EXERCISE BRIEF » Could you repeat all of the entries exactly, leaving out any pictures?

Captioned web images:
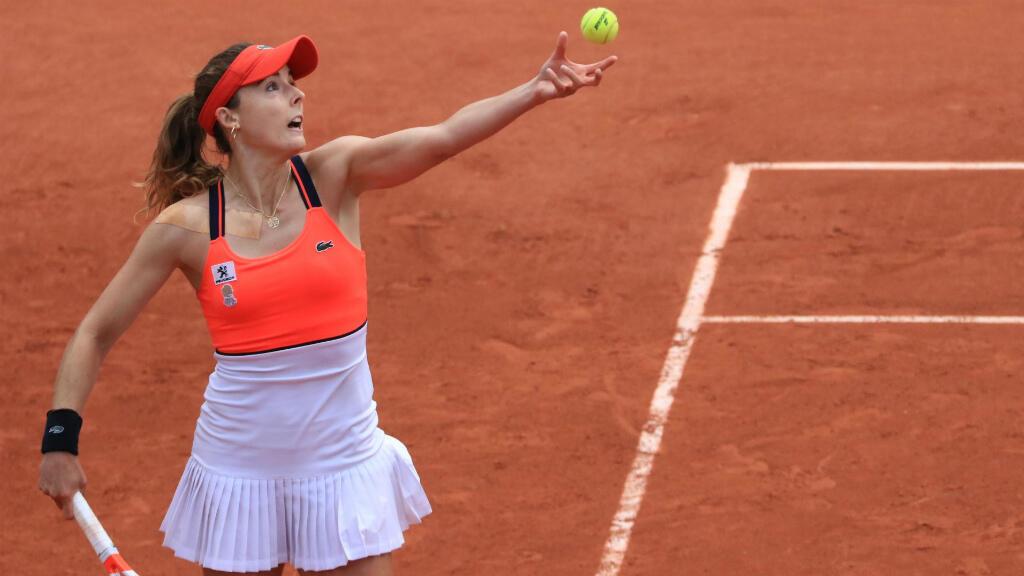 Alizé Cornet s'est qualifée pour les huitièmes de finale en battant la Polonaise Agnieszka Radwanska.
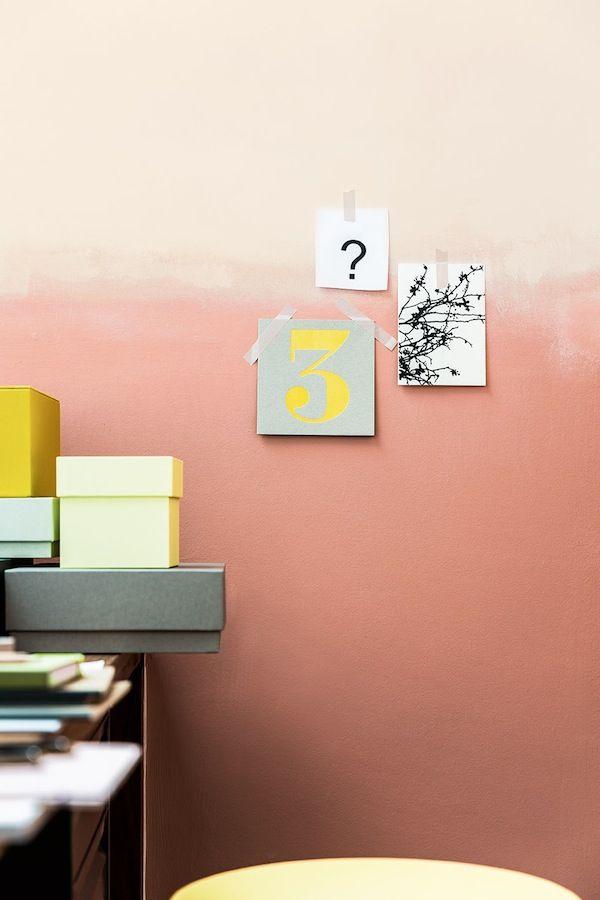 Pour rendre notre intérieur unique, on utilise la peinture autrement sur les murs. On joue avec les couleurs, avec les effets. On réalise un tie and dye pour colorer le mur en dégradé, on imagine un mur où les travaux de peinturesemble inachevés, on créé des ombrages, ou bien on peint un m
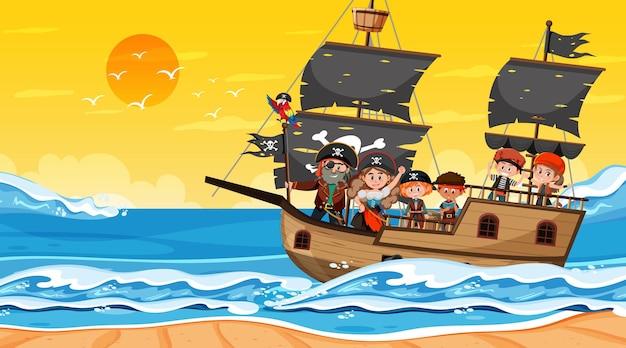 배에 해적 아이 들과 함께 일몰 시간에 바다 장면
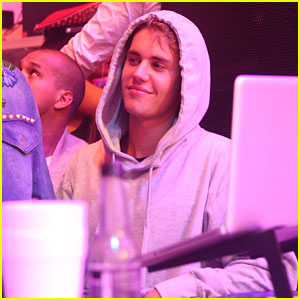 Justin Bieber Parties with Famous Friends in Miami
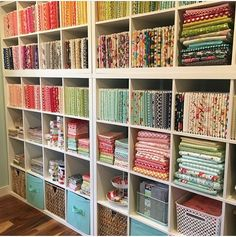 Sewing room setup shelving 46 Ideas for 2019 Sewing Room Design, Sewing Room Storage, Craft Room Design, Sewing Spaces, Sewing Room Organization, My Sewing Room, Craft Room Storage, Fabric Storage, Sewing Rooms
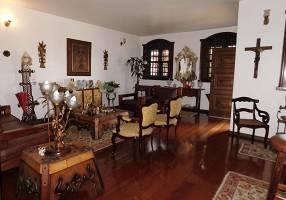 Casa com 4 Quartos à venda, 336m²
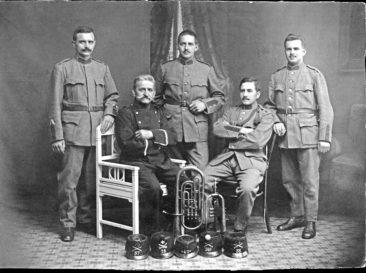 Samuel Häusermann-Widmer mit seinen Söhnen Karl, Willi, Ferdinand, Emil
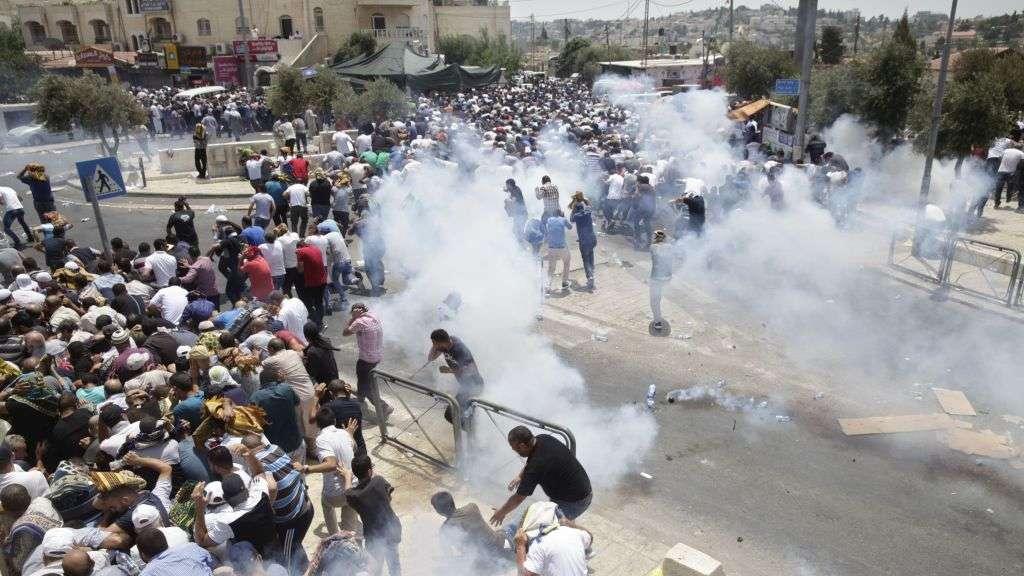 Policía israelí contiene a árabes que protagonizaron disturbios fuera de la Ciudad Vieja de Jerusalém, el viernes, 21 de julio de 2017. (AP Photo / Mahmoud Illean)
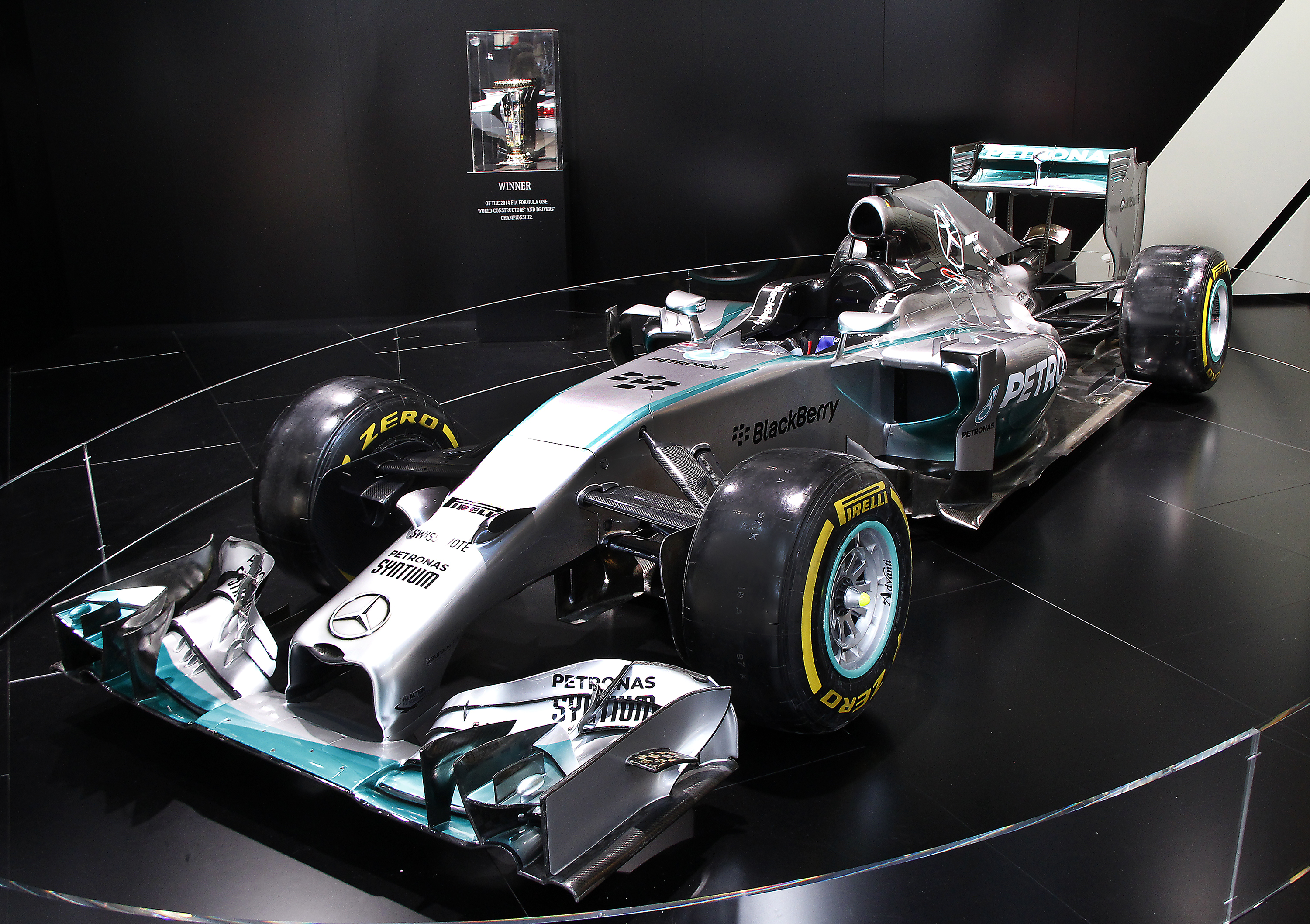 Mb takes f1 technology from winner 39 s circle to the road for Mercedes benz petronas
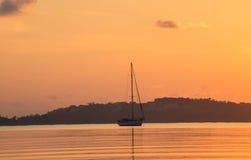 Morgens segeln stockbild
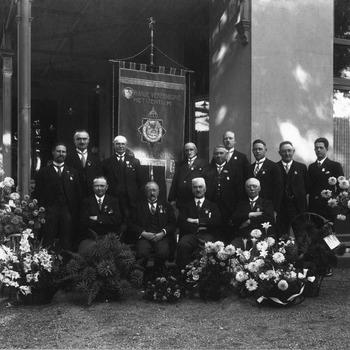 Vijftigjarig bestaan Oranjevereniging Het Centrum 1931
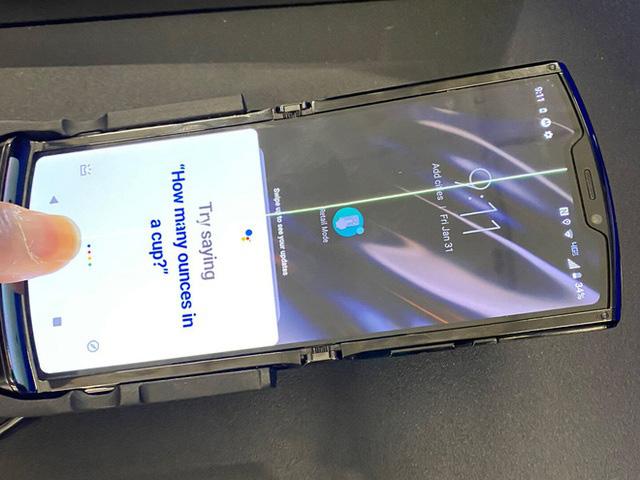 Moto RAZR dính lỗi màn hình hàng loạt sau chỉ 1 ngày mở bán - Ảnh 2.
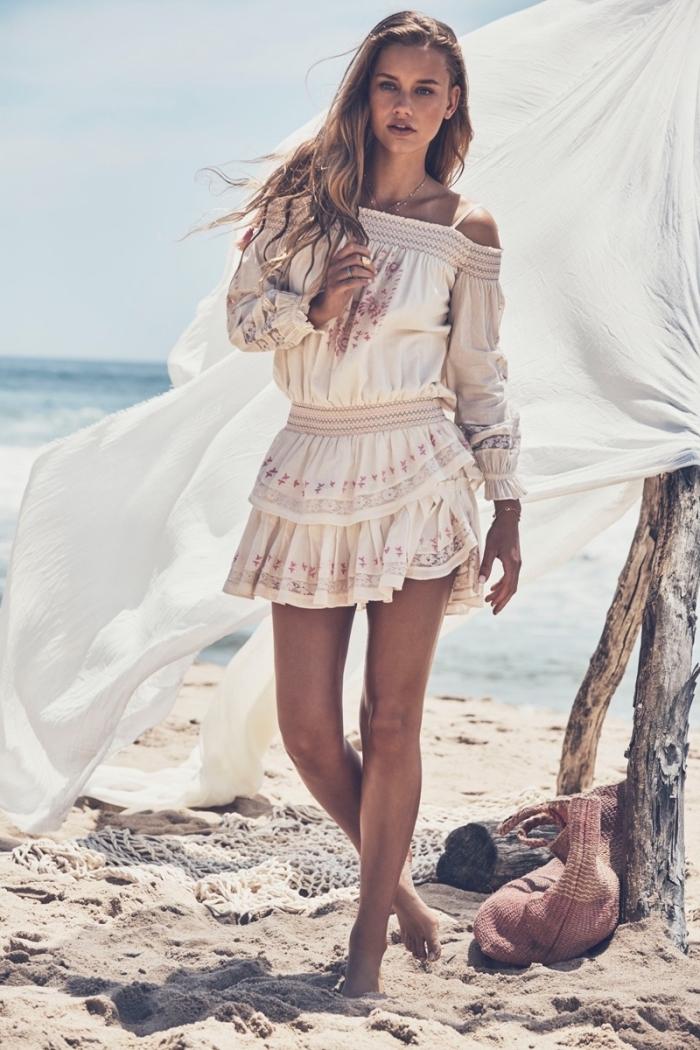 modèle de tunique de plage à col bateau avec bretelles, idée vêtements de style bohème chic pour femme été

RESPONSE BELOW »
 Alizé Cornet s'est qualifée pour les huitièmes de finale en battant la Polonaise Agnieszka Radwanska.
 Pour rendre notre intérieur unique, on utilise la peinture autrement sur les murs. On joue avec les couleurs, avec les effets. On réalise un tie and dye pour colorer le mur en dégradé, on imagine un mur où les travaux de peinturesemble inachevés, on créé des ombrages, ou bien on peint un m
 배에 해적 아이 들과 함께 일몰 시간에 바다 장면
 Justin Bieber Parties with Famous Friends in Miami
 Sewing room setup shelving 46 Ideas for 2019 Sewing Room Design, Sewing Room Storage, Craft Room Design, Sewing Spaces, Sewing Room Organization, My Sewing Room, Craft Room Storage, Fabric Storage, Sewing Rooms
 Casa com 4 Quartos à venda, 336m²
 Samuel Häusermann-Widmer mit seinen Söhnen Karl, Willi, Ferdinand, Emil
 Policía israelí contiene a árabes que protagonizaron disturbios fuera de la Ciudad Vieja de Jerusalém, el viernes, 21 de julio de 2017. (AP Photo / Mahmoud Illean)
 Mb takes f1 technology from winner 39 s circle to the road for Mercedes benz petronas
 Morgens segeln stockbild
 Vijftigjarig bestaan Oranjevereniging Het Centrum 1931
 Moto RAZR dính lỗi màn hình hàng loạt sau chỉ 1 ngày mở bán - Ảnh 2.
 modèle de tunique de plage à col bateau avec bretelles, idée vêtements de style bohème chic pour femme été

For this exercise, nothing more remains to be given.